Bad SEO Advice
I come across bad SEO advice all the time. Much of it may seem obvious to those of us who have been involved in search for any length of time, but for people who haven’t, it can be difficult to know what’s concrete advice, what’s speculation, and what’s just plain terrible. For that matter, it can be difficult for those outside of SEO to know what’s smart and what’s considered search engine manipulation.
I was in a meeting a few days ago and someone asked if it was true that for SEO purposes, a page should have as few outbound links as possible. I said outbound links were fine, great even! And then talked a bit about how it’s a bad idea to build pages for nuances in the search engine algorithms anyway, as hundreds of signals exist and they’re changing all the time. Oh, he said. We’ve been talking about implementing the canonical tag. We probably shouldn’t do that then. And I realized, how would a developer know that the canonical tag is awesome and the meta keywords tag isn’t? That you shouldn’t worry about keyword density but you should put important keywords in your title tag?
Recently, someone sent me an “SEO optimization report” for their site that came from automated software that guaranteed top ten rankings in 90 days. Some of the advice was good (use unique title tags), some was harmless (improve your Flesch readability ease score), and some was just crazy talk. Below is a bit of the crazy.
“You should increase your keyword density. You can do this by removing some text.”
This whole notion of keyword density has been around forever, but here’s what it really boils down to. How is your potential audience looking for this content? Put those words in your title tag, H1, and somewhere on the page. And use those words as anchor text in internal links to that page. If other sites link to the page using that anchor text, even better! It’s bad enough when people try to get the “right” keyword density by nonsensically repeating the same words over and over on a page, but removing other text? That’s just sad.
“Keywords in the HTML comment tags help a good ranking in Google.”
Um. Not really.

**DATASET ROWS:**
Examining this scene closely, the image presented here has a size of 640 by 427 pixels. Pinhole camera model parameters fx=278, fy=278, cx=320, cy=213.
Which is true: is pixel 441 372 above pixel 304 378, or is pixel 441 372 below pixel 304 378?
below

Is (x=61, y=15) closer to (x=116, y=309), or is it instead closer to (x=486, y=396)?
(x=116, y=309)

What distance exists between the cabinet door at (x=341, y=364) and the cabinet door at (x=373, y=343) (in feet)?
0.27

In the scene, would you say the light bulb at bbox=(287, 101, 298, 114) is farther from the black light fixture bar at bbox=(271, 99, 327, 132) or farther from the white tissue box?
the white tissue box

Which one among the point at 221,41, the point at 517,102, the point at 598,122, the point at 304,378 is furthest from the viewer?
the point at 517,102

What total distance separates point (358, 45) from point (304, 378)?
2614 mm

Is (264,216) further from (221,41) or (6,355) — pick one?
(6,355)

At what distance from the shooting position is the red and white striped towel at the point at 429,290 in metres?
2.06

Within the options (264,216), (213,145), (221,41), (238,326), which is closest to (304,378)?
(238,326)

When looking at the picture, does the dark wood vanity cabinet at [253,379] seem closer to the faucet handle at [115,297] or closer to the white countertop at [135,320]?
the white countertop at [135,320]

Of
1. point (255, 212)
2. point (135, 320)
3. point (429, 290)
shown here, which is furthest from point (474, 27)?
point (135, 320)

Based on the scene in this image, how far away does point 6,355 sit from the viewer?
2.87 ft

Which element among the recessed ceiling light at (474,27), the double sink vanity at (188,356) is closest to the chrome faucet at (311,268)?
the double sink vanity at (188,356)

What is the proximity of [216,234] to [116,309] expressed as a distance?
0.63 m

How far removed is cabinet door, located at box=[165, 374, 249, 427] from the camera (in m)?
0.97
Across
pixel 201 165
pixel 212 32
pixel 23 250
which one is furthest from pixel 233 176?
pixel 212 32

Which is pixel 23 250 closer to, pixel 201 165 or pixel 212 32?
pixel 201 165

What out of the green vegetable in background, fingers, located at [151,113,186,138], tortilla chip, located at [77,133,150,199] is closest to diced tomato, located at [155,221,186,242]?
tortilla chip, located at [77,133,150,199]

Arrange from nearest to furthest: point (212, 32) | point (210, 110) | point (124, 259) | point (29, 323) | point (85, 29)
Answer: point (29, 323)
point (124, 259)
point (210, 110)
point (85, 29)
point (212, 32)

**GOAL 1:** Could you print the bad SEO advice post in full, word for word?
**GOAL 2:** Which lines of the records contain the word "camera"? Gather each such line, treating uppercase and lowercase as different.

**SOLUTION 1:**
Bad SEO Advice
I come across bad SEO advice all the time. Much of it may seem obvious to those of us who have been involved in search for any length of time, but for people who haven’t, it can be difficult to know what’s concrete advice, what’s speculation, and what’s just plain terrible. For that matter, it can be difficult for those outside of SEO to know what’s smart and what’s considered search engine manipulation.
I was in a meeting a few days ago and someone asked if it was true that for SEO purposes, a page should have as few outbound links as possible. I said outbound links were fine, great even! And then talked a bit about how it’s a bad idea to build pages for nuances in the search engine algorithms anyway, as hundreds of signals exist and they’re changing all the time. Oh, he said. We’ve been talking about implementing the canonical tag. We probably shouldn’t do that then. And I realized, how would a developer know that the canonical tag is awesome and the meta keywords tag isn’t? That you shouldn’t worry about keyword density but you should put important keywords in your title tag?
Recently, someone sent me an “SEO optimization report” for their site that came from automated software that guaranteed top ten rankings in 90 days. Some of the advice was good (use unique title tags), some was harmless (improve your Flesch readability ease score), and some was just crazy talk. Below is a bit of the crazy.
“You should increase your keyword density. You can do this by removing some text.”
This whole notion of keyword density has been around forever, but here’s what it really boils down to. How is your potential audience looking for this content? Put those words in your title tag, H1, and somewhere on the page. And use those words as anchor text in internal links to that page. If other sites link to the page using that anchor text, even better! It’s bad enough when people try to get the “right” keyword density by nonsensically repeating the same words over and over on a page, but removing other text? That’s just sad.
“Keywords in the HTML comment tags help a good ranking in Google.”
Um. Not really.

**SOLUTION 2:**
Examining this scene closely, the image presented here has a size of 640 by 427 pixels. Pinhole camera model parameters fx=278, fy=278, cx=320, cy=213.
How far removed is cabinet door, located at box=[165, 374, 249, 427] from the camera (in m)?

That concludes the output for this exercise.